## [Exercise requirements]
Return all the data exactly, keeping the pictures out.

--- Dataset extract Enclosed Below ---

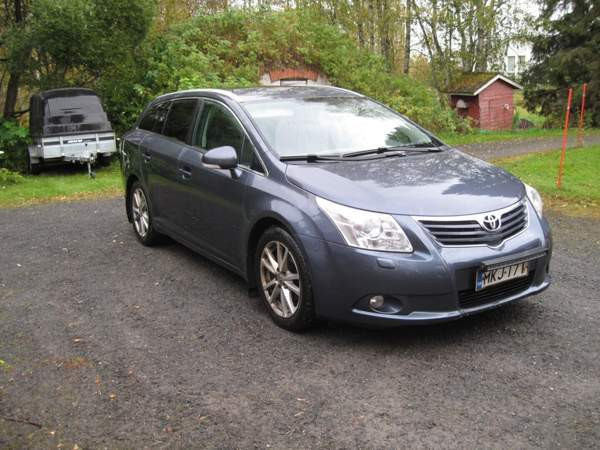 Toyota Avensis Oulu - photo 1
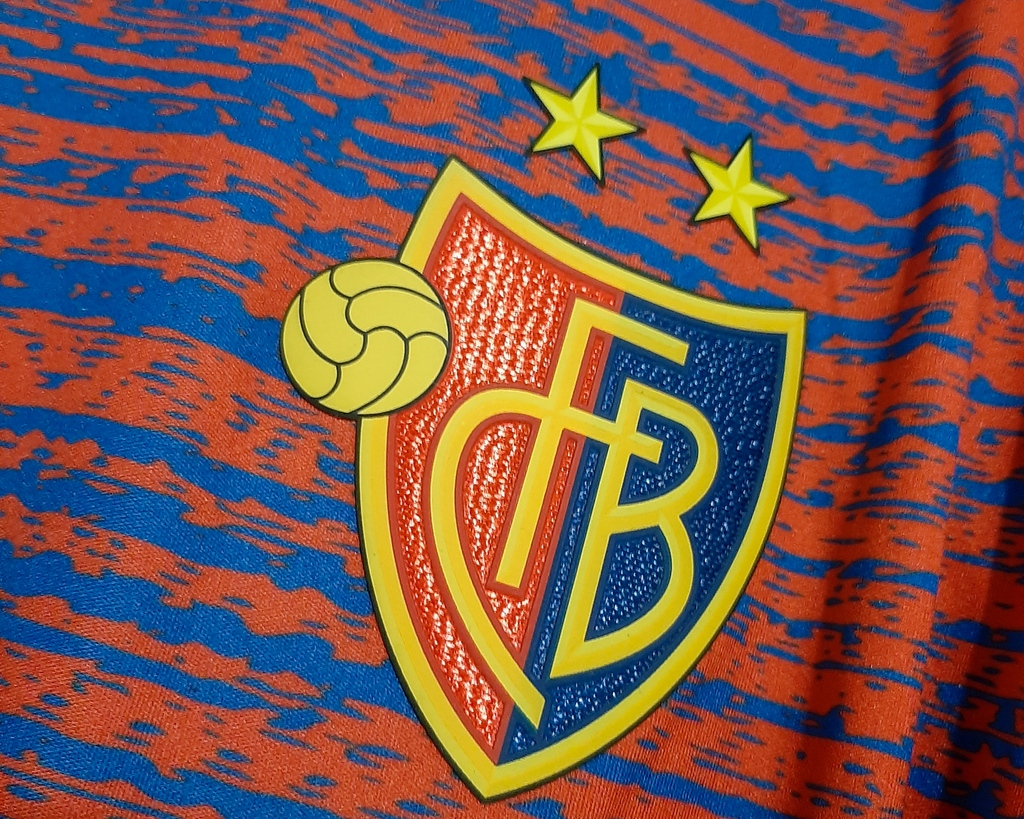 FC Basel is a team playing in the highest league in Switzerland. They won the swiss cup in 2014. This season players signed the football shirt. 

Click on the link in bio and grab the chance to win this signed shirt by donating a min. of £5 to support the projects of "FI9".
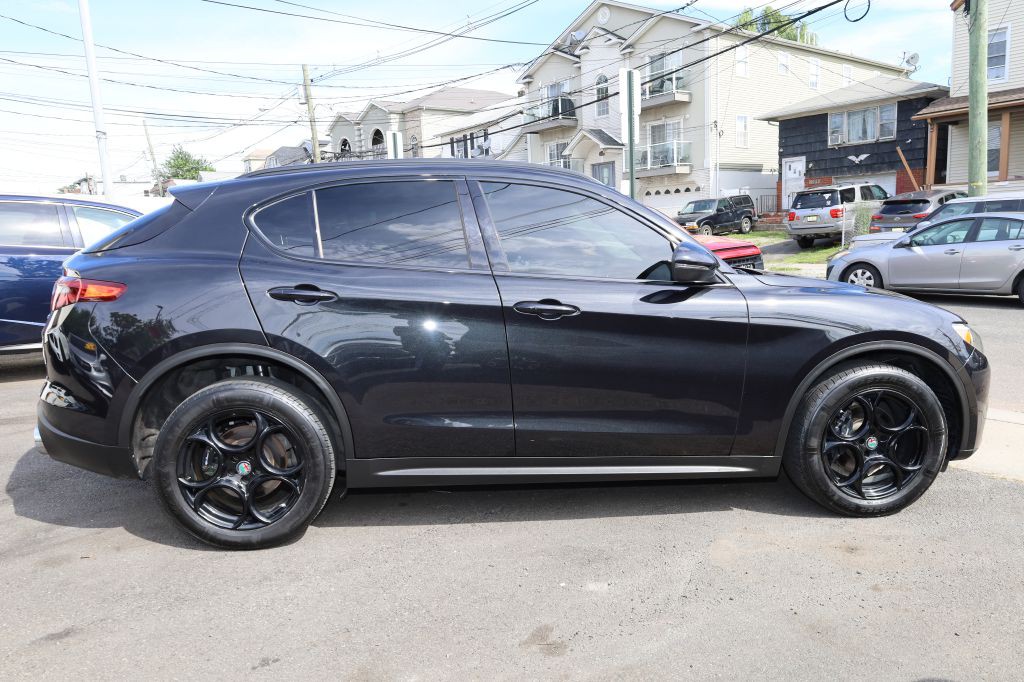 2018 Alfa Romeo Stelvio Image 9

--- End of Enclosed Dataset extract ---

## [Your response]
 Toyota Avensis Oulu - photo 1
 FC Basel is a team playing in the highest league in Switzerland. They won the swiss cup in 2014. This season players signed the football shirt. 

Click on the link in bio and grab the chance to win this signed shirt by donating a min. of £5 to support the projects of "FI9".
 2018 Alfa Romeo Stelvio Image 9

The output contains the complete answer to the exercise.